Pitch Black lab-5 Page 3


  ‘I’ll phone the local vet tomorrow, see if anyone’s lost him. You never know, he might be microchipped.’

  ‘And if nobody claims him?’ Lorimer’s question hung in the air.

  ‘Well, I thought …’ Maggie’s eyes were on him, beseeching. ‘We can’t send him to a cat rescue place. Imagine being banged up in this weather.’

  Lorimer had a vision of Janis Faulkner’s face. She was incarcerated now on this hot July evening and Lorimer had a sudden urge to release her back into the wilds of Mull to wherever she had been going. As if aware of the change in his mood, the cat slipped out of his arms and strolled towards the kitchen and the open back door.

  CHAPTER 4

  Staying still had its advantages. If she did try to change position then the numbness in her limbs would wear off and she might remember what it felt like to be alive. That moment by the lochside, when the fresh morning breeze had wakened something inside her, seemed to be from a different age now, not a mere couple of days ago. She’d travelled up to Oban with a renewed sense of purpose; Lachie had said to come up any time. Why not? she’d asked herself. It would have given her a little respite, time to lick her wounds. Her mouth curled into a sardonic smile. Some wounds never healed. A little sigh escaped her and one leg moved as if of its own volition.

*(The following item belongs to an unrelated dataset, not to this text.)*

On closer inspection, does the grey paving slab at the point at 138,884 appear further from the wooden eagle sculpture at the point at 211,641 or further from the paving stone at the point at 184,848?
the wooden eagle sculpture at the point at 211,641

  The springs of the other bed creaked, only inches from her face, and Janis froze. What if the woman were to wake up and try to engage her in conversation again? She might be a plant, for all Janis knew. Okay, her imagination was working overtime but she had reason enough to be paranoid. Running away from it all hadn’t been the answer; it had only delayed the inevitable. Now silence seemed to be her only option. Silence here and now in this cell where the only sound was of another person’s breathing; silence before all of their questions. She’d learned a long time ago to switch off her emotions. Nicko had been an unwitting teacher, not beating her into submission so much as driving her out of the place where everything hurt. It was a trick she could manage whenever things became too much, slipping into that other place where no voices could reach her, no eyes force her to face what she had chosen not to face ever again. They’d all tried already; a female solicitor they’d dug up from somewhere — a whey-faced woman with untidy hair escaping from a failed attempt at a French pleat — the police who had pressed her with questions for hours and now these prison officers with concern in their eyes and bunches of keys inside their pockets.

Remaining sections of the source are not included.